12/27/2020  02:20 AM    <DIR>          .                                        
12/27/2020  02:20 AM    <DIR>          ..                                       
12/27/2020  02:21 AM    <DIR>          John                                     
04/12/2011  08:45 AM    <DIR>          Public                                   
               0 File(s)              0 bytes                                   
               4 Dir(s)  54,565,433,344 bytes free                              
                                                                                
C:\Users>cd John                                                                
                                                                                
C:\Users\John>

Answer: Cmd #1 at 0x1f78b0: echo THM{[REDACTED]} > test.txt

Task 4 TrueCrypt

A common task of forensic investigators is looking for hidden partitions and encrypted files, as suspicion arose when TrueCrypt was found on the suspect's machine and an encrypted partition was found.
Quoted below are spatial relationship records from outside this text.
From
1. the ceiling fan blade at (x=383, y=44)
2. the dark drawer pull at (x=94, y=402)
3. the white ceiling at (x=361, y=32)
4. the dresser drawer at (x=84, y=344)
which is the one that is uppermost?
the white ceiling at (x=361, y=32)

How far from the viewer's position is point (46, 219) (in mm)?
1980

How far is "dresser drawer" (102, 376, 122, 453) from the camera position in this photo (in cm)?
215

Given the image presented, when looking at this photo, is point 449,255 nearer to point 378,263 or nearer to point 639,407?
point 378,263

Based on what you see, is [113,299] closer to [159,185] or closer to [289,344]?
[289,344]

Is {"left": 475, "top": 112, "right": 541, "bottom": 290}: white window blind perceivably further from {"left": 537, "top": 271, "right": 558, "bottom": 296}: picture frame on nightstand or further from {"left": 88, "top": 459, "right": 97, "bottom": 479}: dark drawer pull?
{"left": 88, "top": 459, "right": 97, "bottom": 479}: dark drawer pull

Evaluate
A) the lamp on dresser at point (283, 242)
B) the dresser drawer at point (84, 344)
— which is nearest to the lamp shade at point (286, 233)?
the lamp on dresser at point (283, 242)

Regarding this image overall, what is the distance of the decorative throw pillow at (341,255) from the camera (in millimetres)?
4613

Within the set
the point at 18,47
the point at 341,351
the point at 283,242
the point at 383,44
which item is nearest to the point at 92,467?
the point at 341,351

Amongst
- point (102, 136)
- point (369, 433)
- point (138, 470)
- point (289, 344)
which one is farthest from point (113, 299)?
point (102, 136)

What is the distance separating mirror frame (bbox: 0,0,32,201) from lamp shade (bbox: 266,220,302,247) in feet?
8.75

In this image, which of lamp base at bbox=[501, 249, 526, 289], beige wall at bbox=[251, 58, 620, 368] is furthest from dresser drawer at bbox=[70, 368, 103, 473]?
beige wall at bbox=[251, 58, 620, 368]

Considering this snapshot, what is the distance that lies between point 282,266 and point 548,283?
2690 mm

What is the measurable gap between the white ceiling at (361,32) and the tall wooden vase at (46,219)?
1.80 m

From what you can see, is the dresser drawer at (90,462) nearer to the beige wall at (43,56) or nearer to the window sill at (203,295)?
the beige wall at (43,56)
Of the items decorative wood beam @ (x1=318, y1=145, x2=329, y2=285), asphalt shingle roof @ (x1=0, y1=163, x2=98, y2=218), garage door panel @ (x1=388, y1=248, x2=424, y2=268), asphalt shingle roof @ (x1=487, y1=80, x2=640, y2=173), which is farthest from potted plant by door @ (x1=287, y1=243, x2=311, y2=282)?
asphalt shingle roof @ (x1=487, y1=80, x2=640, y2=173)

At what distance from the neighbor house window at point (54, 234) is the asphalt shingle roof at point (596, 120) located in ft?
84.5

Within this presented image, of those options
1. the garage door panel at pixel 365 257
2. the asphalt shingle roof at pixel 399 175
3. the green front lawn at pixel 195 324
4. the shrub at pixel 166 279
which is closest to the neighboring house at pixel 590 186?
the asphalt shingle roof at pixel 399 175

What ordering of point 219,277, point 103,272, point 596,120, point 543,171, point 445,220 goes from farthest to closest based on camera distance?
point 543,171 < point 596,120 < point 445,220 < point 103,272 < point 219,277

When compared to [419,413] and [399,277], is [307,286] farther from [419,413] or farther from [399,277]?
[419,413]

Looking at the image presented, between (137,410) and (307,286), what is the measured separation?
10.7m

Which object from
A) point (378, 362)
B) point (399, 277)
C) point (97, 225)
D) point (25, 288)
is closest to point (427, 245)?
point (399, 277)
The interrogation did not yield any success in getting the passphrase from the suspect, however, it may be present in the memory dump obtained from the suspect's computer.

What is the TrueCrypt passphrase?

Ok, so there are some truecrypt options

	truecryptmaster	Recover TrueCrypt 7.1a Master Keys
	truecryptpassphrase	TrueCrypt Cached Passphrase Finder
	truecryptsummary	TrueCrypt Summary

So let's double check the profile and try truecryptpassphrase

╰─○ sudo volatility -f Snapshot14.vmem imageinfo                                 
#Volatility Foundation Volatility Framework 2.6
INFO    : volatility.debug    : Determining profile based on KDBG search...
          Suggested Profile(s) : Win7SP1x64, Win7SP0x64, Win2008R2SP0x64, Win2008R2SP1x64_23418, Win2008R2SP1x64, Win7SP1x64_23418
                     AS Layer1 : WindowsAMD64PagedMemory (Kernel AS)
                     AS Layer2 : FileAddressSpace (/home/tony/Downloads/Snapshot14.vmem)
                      PAE type : No PAE
                           DTB : 0x187000L
                          KDBG : 0xf80002c4d0a0L
          Number of Processors : 1
     Image Type (Service Pack) : 1
                KPCR for CPU 0 : 0xfffff80002c4ed00L
             KUSER_SHARED_DATA : 0xfffff78000000000L
           Image date and time : 2020-12-27 13:41:31 UTC+0000
     Image local date and time : 2020-12-27 05:41:31 -0800

Ok, so we should be good with the same profile, onto the passphrase...

╰─○ sudo volatility -f Snapshot14.vmem truecryptpassphrase --profile Win7SP1x64
Volatility Foundation Volatility Framework 2.6
Found at 0xfffff8800512bee4 length 11: [REDACTED]

Answer: Found at 0xfffff8800512bee4 length 11: [REDACTED]

Done

A nice little room to brush up on memory forensics.